## Challenge
In the passage below about Mr. Verhoeven's film, copy out word for word everything from "Mr. Verhoeven says" down to "groundwork, he says.".

## Given text
start

His film is similar to the highly acclaimed German film "The Lives of Others" in that it rethinks a period many of his countrymen might like to forget.

Mr. Verhoeven says young academics in Germany, France and Holland have been more willing than their elders to "look at the reality of these days, whether the situation of the Stasi in Germany or the occupation of Germans in Holland."

Holland, he says, has "embraced" the film, but the country might not have if not for the academic groundwork, he says.

"By now, it's well known that in Holland, most Jewish people were sent to Poland. And the Dutch let them go," he says.

Mr. Verhoeven was just 7 when the war ended, but he remembers it well. In 1943, his family moved to the Hague, where the Germans had their headquarters.

"The Allies were bombing every day. The V-1s and V-2s were one mile from our house," he recalls. "When someone of the Dutch Resistance killed a German officer, the Germans would retaliate by taking 20 political prisoners, take them out on the street and kill them." Mr. Verhoeven saw such things at close range.

end

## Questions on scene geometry
start

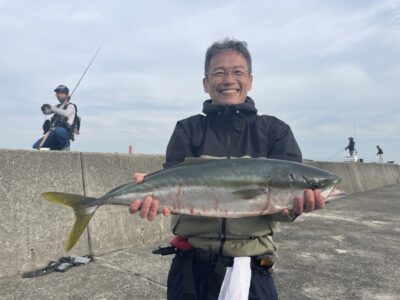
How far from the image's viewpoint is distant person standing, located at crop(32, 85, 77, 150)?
27.1 feet

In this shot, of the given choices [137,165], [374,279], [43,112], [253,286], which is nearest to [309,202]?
[253,286]

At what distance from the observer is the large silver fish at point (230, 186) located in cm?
242

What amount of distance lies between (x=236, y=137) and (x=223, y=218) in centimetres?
62

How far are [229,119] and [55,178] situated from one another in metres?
2.90

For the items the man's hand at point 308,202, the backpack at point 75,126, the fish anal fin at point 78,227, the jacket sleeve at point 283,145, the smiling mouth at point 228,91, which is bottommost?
the fish anal fin at point 78,227

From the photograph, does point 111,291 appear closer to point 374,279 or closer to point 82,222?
point 82,222

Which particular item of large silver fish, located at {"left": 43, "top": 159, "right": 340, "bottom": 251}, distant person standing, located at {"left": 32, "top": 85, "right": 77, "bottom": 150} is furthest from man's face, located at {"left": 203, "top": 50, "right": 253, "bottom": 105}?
distant person standing, located at {"left": 32, "top": 85, "right": 77, "bottom": 150}

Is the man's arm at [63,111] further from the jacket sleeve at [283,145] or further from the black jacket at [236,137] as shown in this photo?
the jacket sleeve at [283,145]

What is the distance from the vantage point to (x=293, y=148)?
2.82 metres

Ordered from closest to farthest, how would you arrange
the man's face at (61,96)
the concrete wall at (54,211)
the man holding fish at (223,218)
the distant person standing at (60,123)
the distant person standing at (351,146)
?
the man holding fish at (223,218) < the concrete wall at (54,211) < the distant person standing at (60,123) < the man's face at (61,96) < the distant person standing at (351,146)

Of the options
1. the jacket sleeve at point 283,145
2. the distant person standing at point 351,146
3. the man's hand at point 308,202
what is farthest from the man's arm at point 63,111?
the distant person standing at point 351,146

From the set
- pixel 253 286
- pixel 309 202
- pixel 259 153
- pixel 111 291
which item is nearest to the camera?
pixel 309 202

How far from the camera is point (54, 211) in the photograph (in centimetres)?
473

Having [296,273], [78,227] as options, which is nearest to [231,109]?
[78,227]
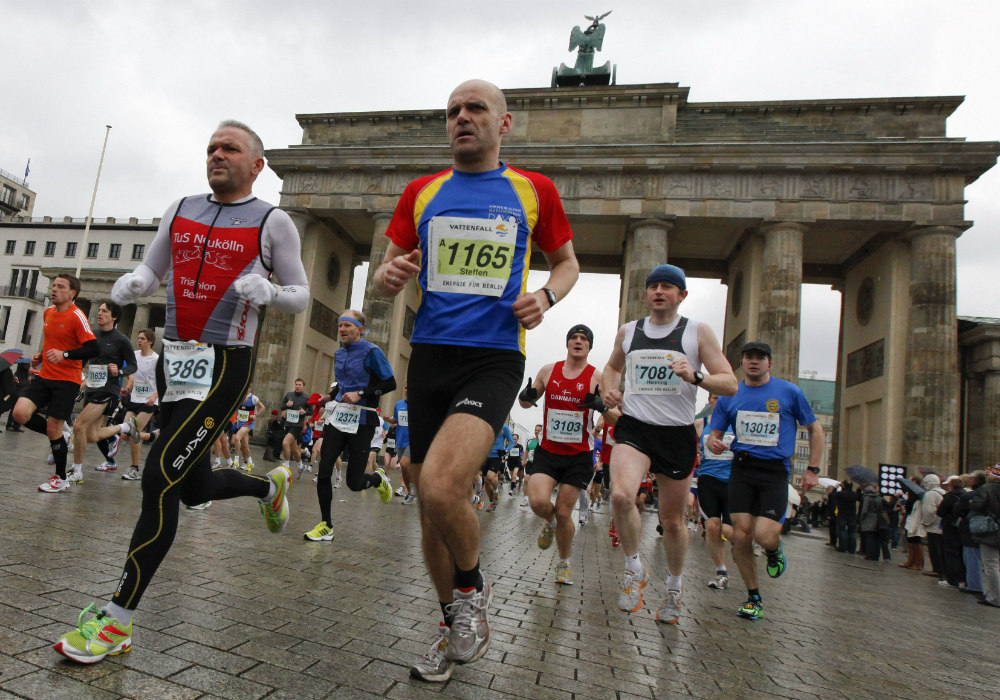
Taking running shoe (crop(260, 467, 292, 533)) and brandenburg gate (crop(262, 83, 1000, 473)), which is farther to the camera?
brandenburg gate (crop(262, 83, 1000, 473))

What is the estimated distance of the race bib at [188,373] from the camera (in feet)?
10.5

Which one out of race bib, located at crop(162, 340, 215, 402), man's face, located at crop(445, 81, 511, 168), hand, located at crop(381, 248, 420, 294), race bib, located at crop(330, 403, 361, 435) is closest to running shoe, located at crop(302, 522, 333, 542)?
race bib, located at crop(330, 403, 361, 435)

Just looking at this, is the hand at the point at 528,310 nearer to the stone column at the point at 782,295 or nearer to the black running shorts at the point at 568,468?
the black running shorts at the point at 568,468

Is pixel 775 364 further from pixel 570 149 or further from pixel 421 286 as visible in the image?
pixel 421 286

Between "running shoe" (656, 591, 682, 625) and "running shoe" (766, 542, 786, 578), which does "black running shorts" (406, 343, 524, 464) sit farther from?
"running shoe" (766, 542, 786, 578)

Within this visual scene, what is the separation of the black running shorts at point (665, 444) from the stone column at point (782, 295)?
977 inches

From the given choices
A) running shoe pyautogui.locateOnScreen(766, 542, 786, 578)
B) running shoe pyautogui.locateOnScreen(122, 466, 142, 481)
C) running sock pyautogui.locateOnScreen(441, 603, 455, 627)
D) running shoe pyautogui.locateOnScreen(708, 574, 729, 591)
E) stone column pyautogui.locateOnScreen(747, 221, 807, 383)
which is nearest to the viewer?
running sock pyautogui.locateOnScreen(441, 603, 455, 627)

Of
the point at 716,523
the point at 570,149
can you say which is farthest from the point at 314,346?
the point at 716,523

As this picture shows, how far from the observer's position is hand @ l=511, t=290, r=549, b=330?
2910 millimetres

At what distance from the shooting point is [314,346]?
37.6 m

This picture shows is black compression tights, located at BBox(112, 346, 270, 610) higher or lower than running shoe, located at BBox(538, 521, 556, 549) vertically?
higher

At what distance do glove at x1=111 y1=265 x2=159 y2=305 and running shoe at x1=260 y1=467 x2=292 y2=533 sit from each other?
1420 mm

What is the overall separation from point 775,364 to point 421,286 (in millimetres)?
27785

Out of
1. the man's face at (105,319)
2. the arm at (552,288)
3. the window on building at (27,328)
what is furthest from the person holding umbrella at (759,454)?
the window on building at (27,328)
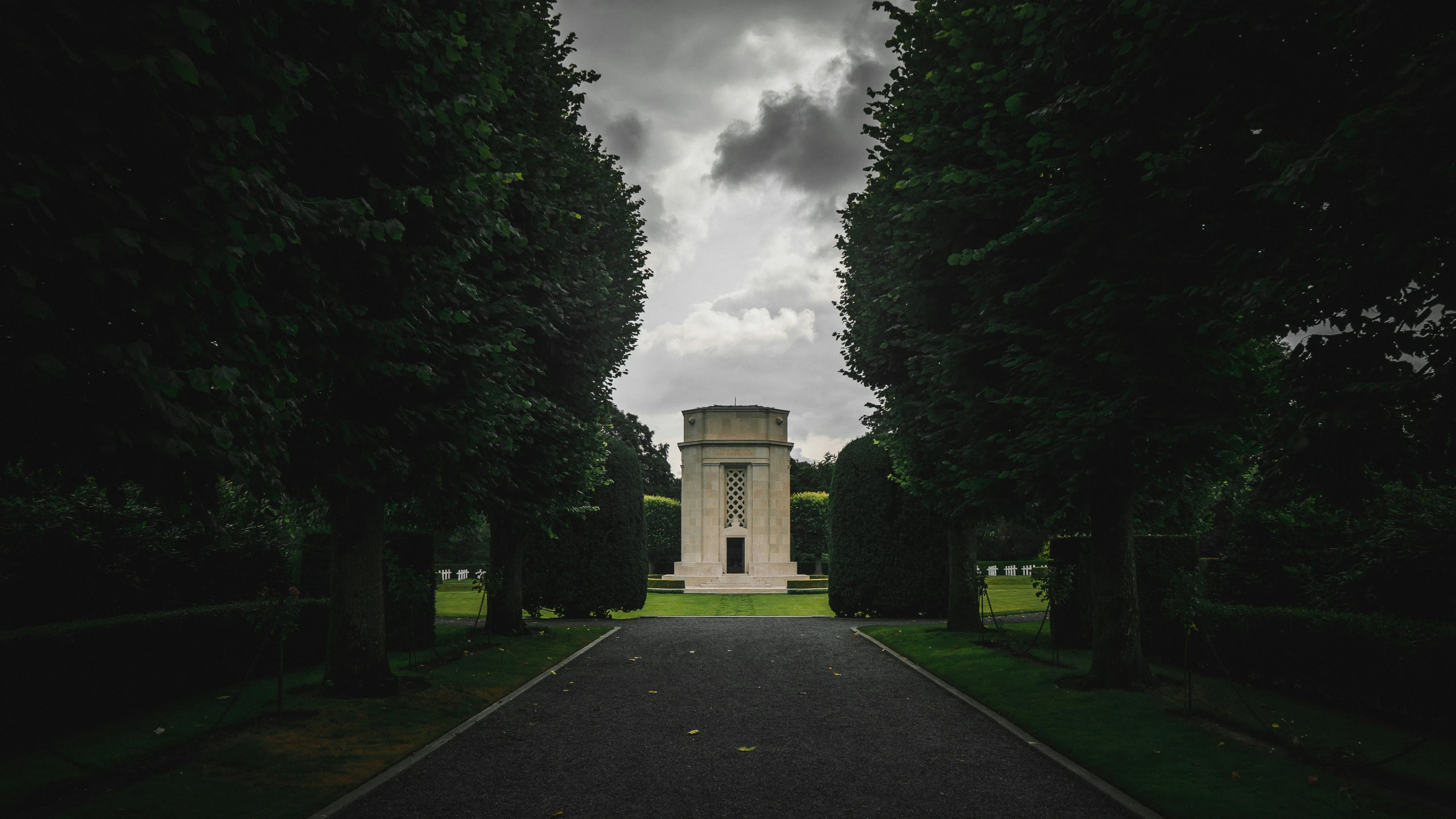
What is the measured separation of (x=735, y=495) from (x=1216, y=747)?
115 ft

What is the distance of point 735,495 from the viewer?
141ft

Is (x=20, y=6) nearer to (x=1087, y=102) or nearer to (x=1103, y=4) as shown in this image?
(x=1087, y=102)

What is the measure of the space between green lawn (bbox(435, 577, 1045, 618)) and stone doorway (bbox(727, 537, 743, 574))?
605cm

end

## Task response
Mr. Verhoeven says young academics in Germany, France and Holland have been more willing than their elders to "look at the reality of these days, whether the situation of the Stasi in Germany or the occupation of Germans in Holland."

Holland, he says, has "embraced" the film, but the country might not have if not for the academic groundwork, he says.